▶ Text segment
Most of those who hate OOP hold up Imperative Programming (IP) as the One True Way to write code. The key difference is the IP is function (or verb) oriented whereas OOP is object (or noun) oriented.
I’ve never really understood that active dislike. It’s just another way to organize the same code you’d write anyway.
I suspect some of that opprobrium is a reaction to those who touted OOP as the New Thing that would save computer programming (as if such a thing could actually exist). That crowd also needed to understand: It’s just another way to organize the same code you’d write anyway.
For instance, suppose you wanted to implement a simple 2D point for a graphics application. In an imperative programming language (IPL), you define a data type and some functions that manipulate it:
public record Point: int x, int y. public function Point Point_Move (Point p, int x, int y): // function definition public function int Point_Distance (Point p1, Point p2) // function definition
In an object-oriented programming language (OOPL), you define a class and some methods that manipulate the instance data:
public class Point: int x, int y, method Point move (int x, int y): // method definition, method int distance (Point p): // method definition.

▶ Source material
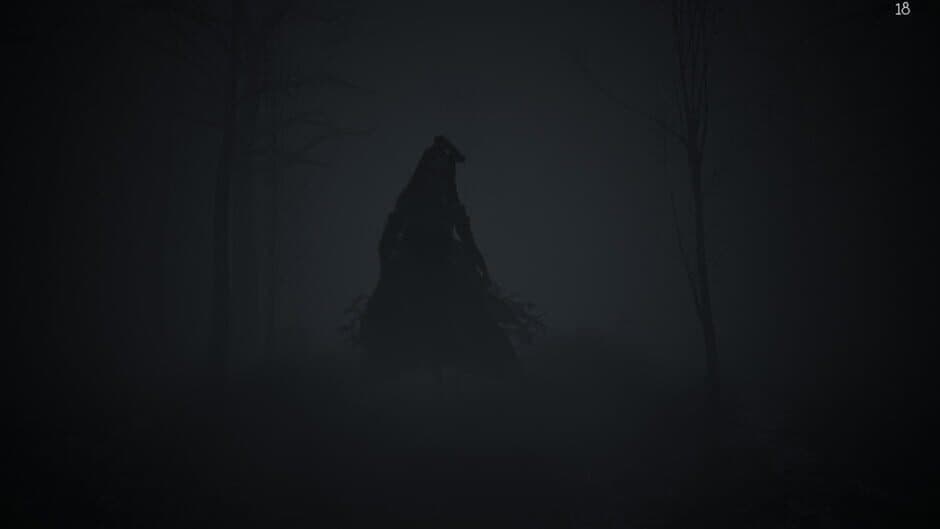 Скриншот 3 из Horror Maze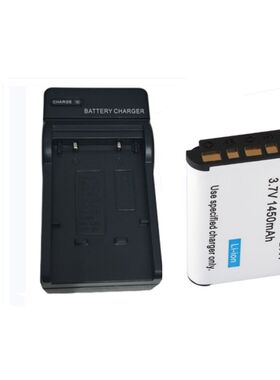 NP-BX1相机电池充电器适用索尼 RX100 WX300 HX300II 400 AS15 50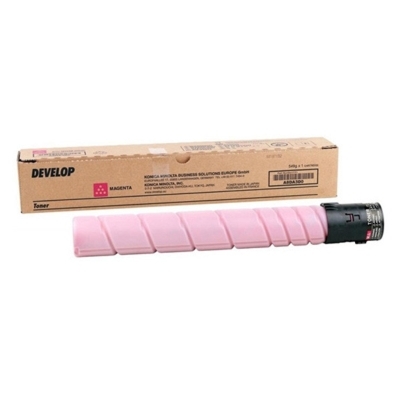Toner Oryginalny Develop TN-328M (AAV83D0) (Purpurowy) - DARMOWA DOSTAWA w 24h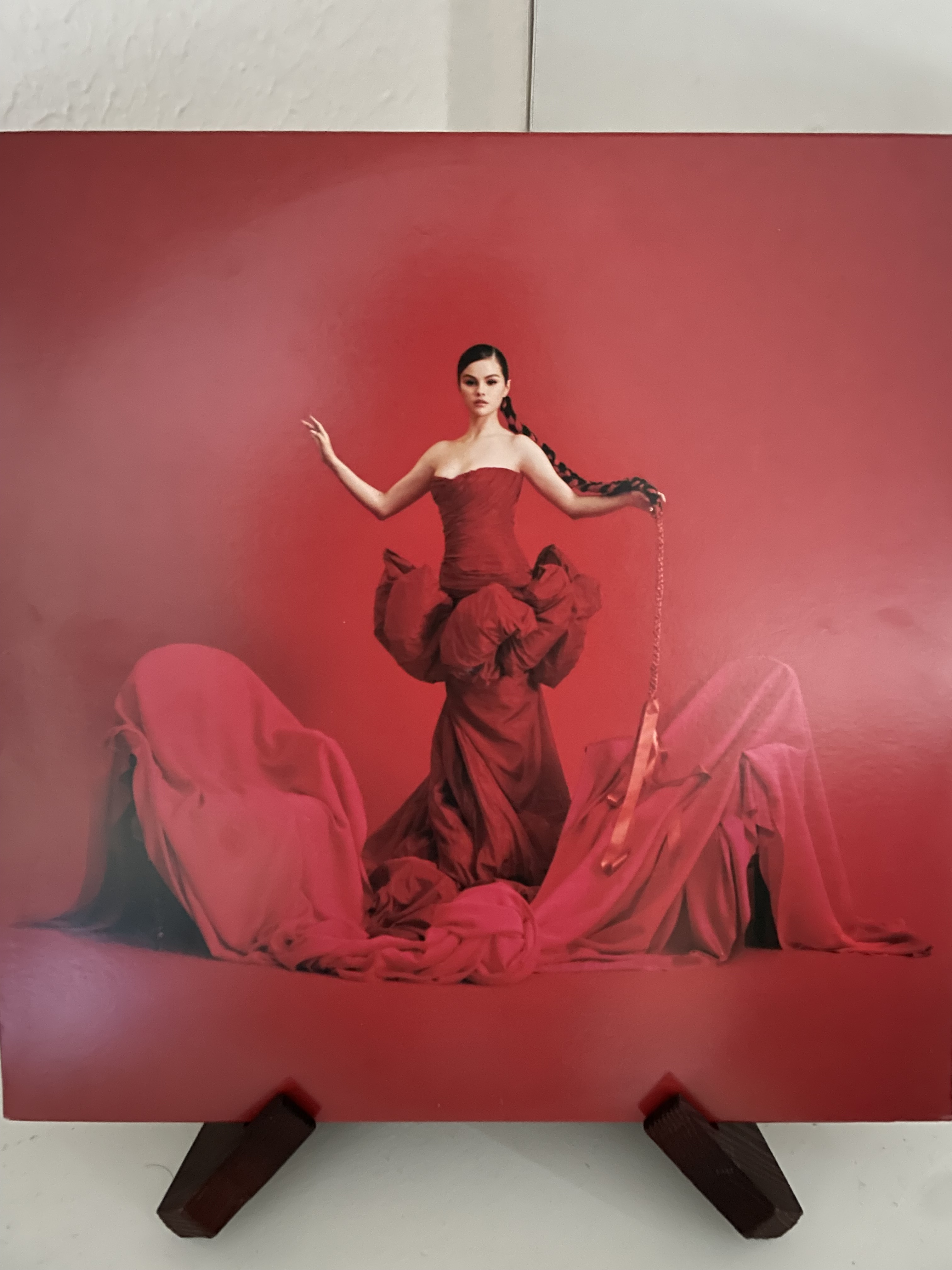 Revelación by Selena Gomez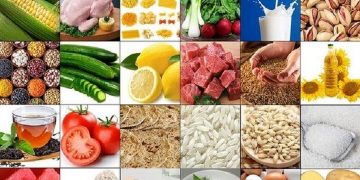 متوسط قیمت محصولات کشاورزی اعلام شد/ افزایش ۱۰۶ درصدی قیمت عدس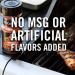 McCormick Grill Mates Chipotle & Roasted Garlic Seasoning 2.5 OZ - Pack of 12 - Buy Online on SooperMarket.com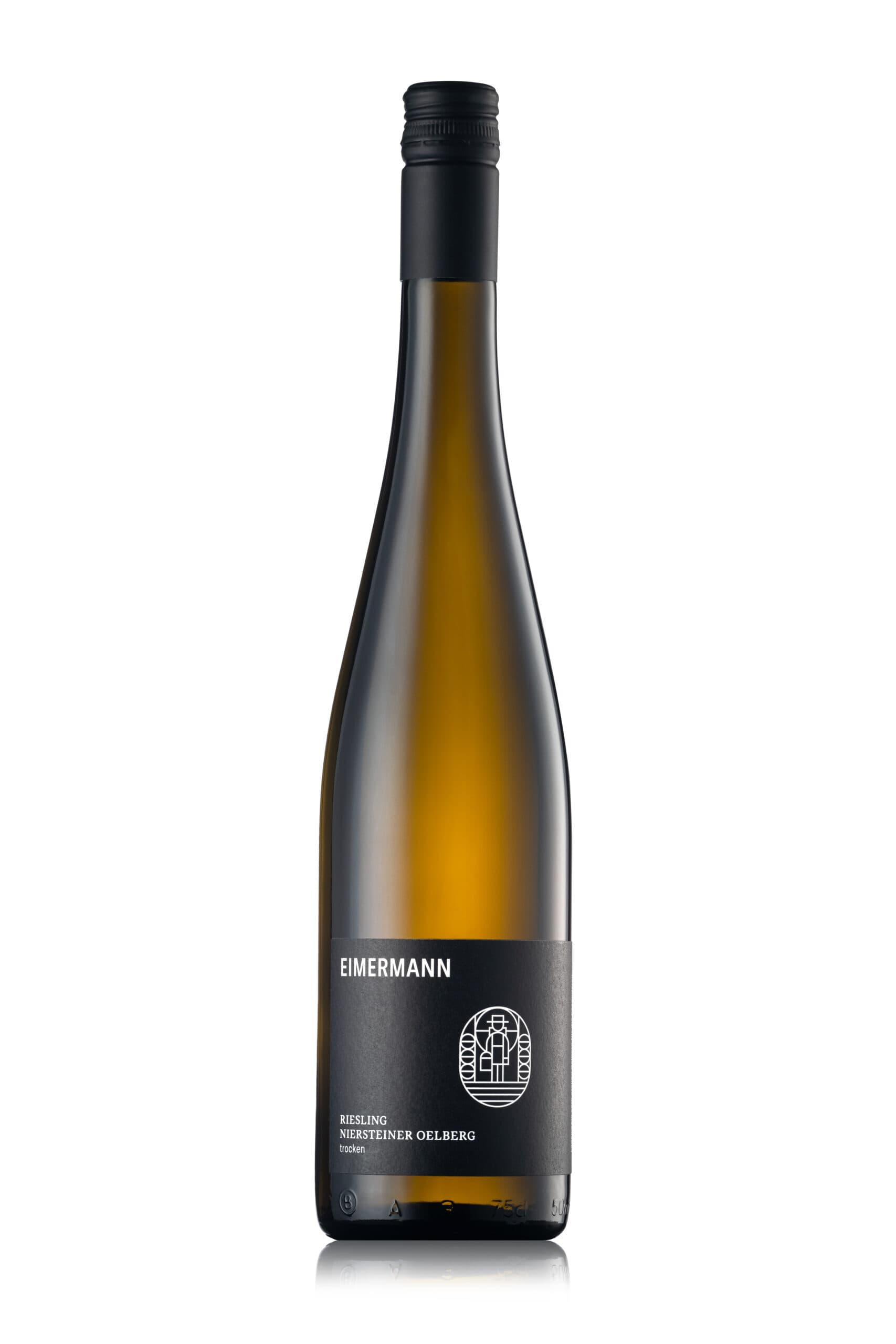 Eimermann - Niersteiner Oelberg, Riesling 2023, trocken
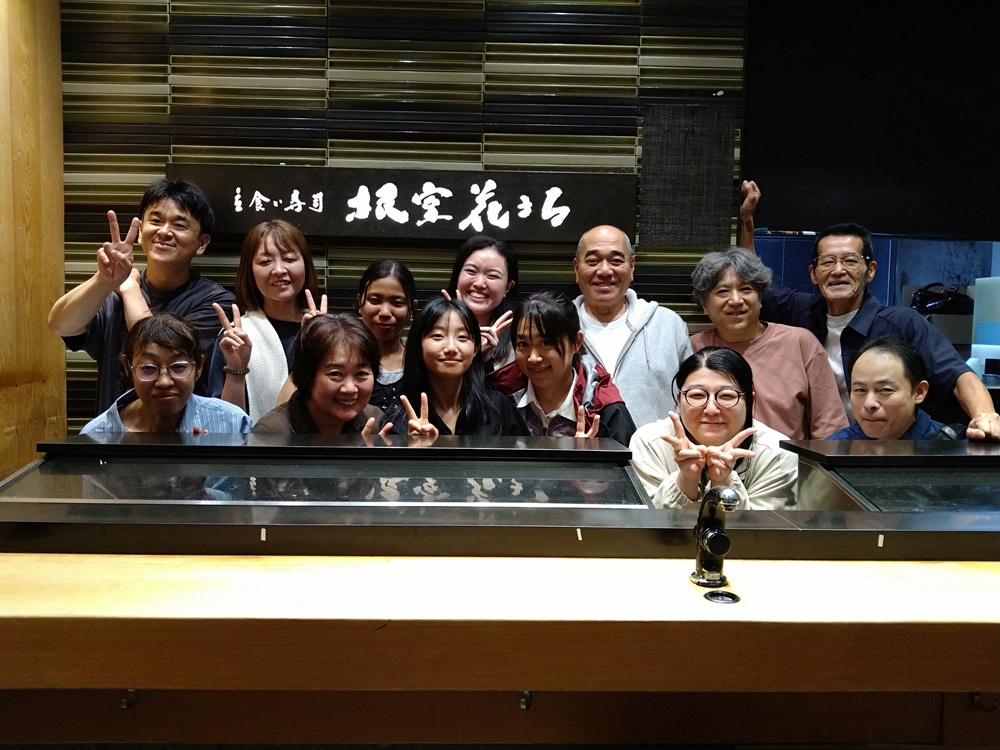 立食い銀座店 閉店.jpg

▶ What this exercise asks
(A) List every function or method name that appears in the code samples of the OOP passage.
(B) Copy the portion of the OOP passage between "For instance, suppose" and "p): // method definition.", inclusive.

▶ Solution set
(A) Point_Move, Point_Distance, move, distance

(B)
For instance, suppose you wanted to implement a simple 2D point for a graphics application. In an imperative programming language (IPL), you define a data type and some functions that manipulate it:
public record Point: int x, int y. public function Point Point_Move (Point p, int x, int y): // function definition public function int Point_Distance (Point p1, Point p2) // function definition
In an object-oriented programming language (OOPL), you define a class and some methods that manipulate the instance data:
public class Point: int x, int y, method Point move (int x, int y): // method definition, method int distance (Point p): // method definition.